GIVEN PASSAGE:
============================================================

NCEAS / z-test-issues

Test issue imports from redmine
0 stars 0 forks source link

odd characters cause html display of eml to fail #491

Closed mbjones closed 7 years ago

mbjones commented 7 years ago

Author Name: gastil gastil (gastil gastil) Original Redmine Issue: 5618, https://projects.ecoinformatics.org/ecoinfo/issues/5618 Original Date: 2012-06-05 Original Assignee: Margaret O'Brien


While examining the HTML skins for EML, we found this example of a test doc caused the display to have an error (blank page):

https://demo2.test.dataone.org/knb/metacat/knb-lter-knz.2.4/default

and once the odd characters are removed, it displays normally: https://demo2.test.dataone.org/knb/metacat/knb-lter-knz.2.5/default

These odd characters were found by cat knb-lter-knz.2.4_mgb.xml | tr -d '\000-\011\013-\177' > foo sort foo | uniq

â ° µ They are found on lines 39, 48, 577, 680, and 682 of knb-lter-knz.2.4 in the attached eml file. (This not likely to match the doc of the same pkg Id in the lter metacat, as that one is probably cleaned up.)

============================================================

ENTRIES PROVIDED:
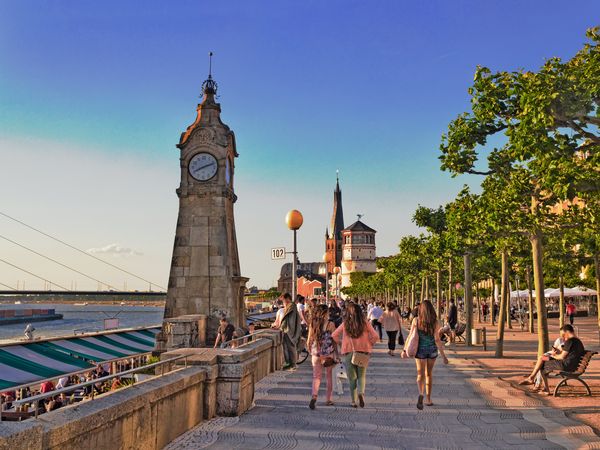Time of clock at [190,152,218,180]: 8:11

============================================================

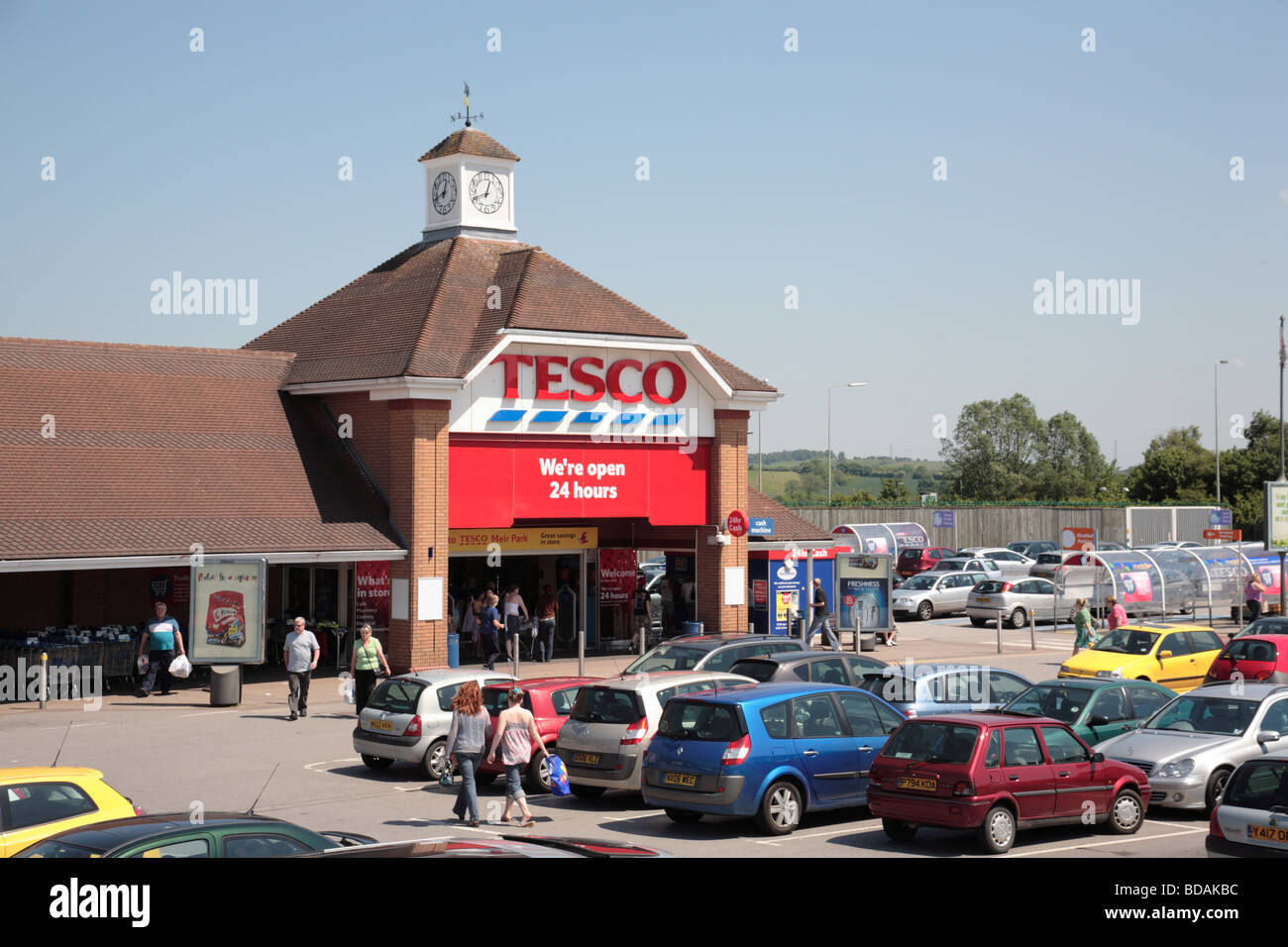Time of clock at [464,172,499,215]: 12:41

============================================================

REQUEST 1: Translate this sentence from the issue about odd characters in EML into Spanish: "They are found on lines 39, 48, 577, 680, and 682 of knb-lter-knz.2.4 in the attached eml file."
REQUEST 2: In the issue about odd characters in EML, who is listed as the original assignee?
REQUEST 3: Pick up the issue about odd characters in EML where it stops and keep writing it.
The items have no connection to the text.

TASK ANSWER 1: Se encuentran en las líneas 39, 48, 577, 680 y 682 de knb-lter-knz.2.4 en el archivo eml adjunto.

TASK ANSWER 2: Margaret O'Brien

TASK ANSWER 3:
Note that showDataset can display that eml w/o removing the odd characters. They just appear as weird characters.

ie http://mcr-dev.lternet.edu/cgi-bin/showDataset.cgi?docid=knb-lter-knz.2.3 where mcr-dev currently points to lava but that is likely to change.

mbjones commented 7 years ago

Original Redmine Comment Author Name: gastil gastil (gastil gastil) Original Date: 2012-06-05T22:43:09Z


To determine whether this bug is important, I used the pathQuery results from 30 April 2012 of all LTER eml abstracts. Of the 6826 eml docs, 240 of them contain some odd characters.

cat resultSet | tr -d '\000-\011\013-\177' | grep -v "^$" odd_chars | wc -l 240

So this affects less than 4 percent of the LTER eml docs in the LTER Metacat.

mbjones commented 7 years ago

Original Redmine Comment Author Name: gastil gastil (gastil gastil) Original Date: 2012-06-06T18:38:53Z


To clarify this bug, see knb-lter-bug.4103.2 versus knb-lter-bug.4103.3 in demo2.

The only difference is the presence of higher-order ascii characters in the abstract. In revision 3 they are commented-out.

mbjones commented 7 years ago

Original Redmine Comment Author Name: gastil gastil (gastil gastil) Original Date: 2012-06-07T02:50:32Z


Another example of this is the difference between https://demo2.test.dataone.org/knb/metacat/knb-test-nrs.569.3/default which does display versus https://demo2.test.dataone.org/knb/metacat/knb-test-nrs.569.2/default which does not display, but instead fails with a "white-page".

The ONLY diff between revisions 2 and 3 is the pacakgeId and Bancroft's office vs Bancroft ’s office

in the abstract.

(revision 1 had denyFirst.)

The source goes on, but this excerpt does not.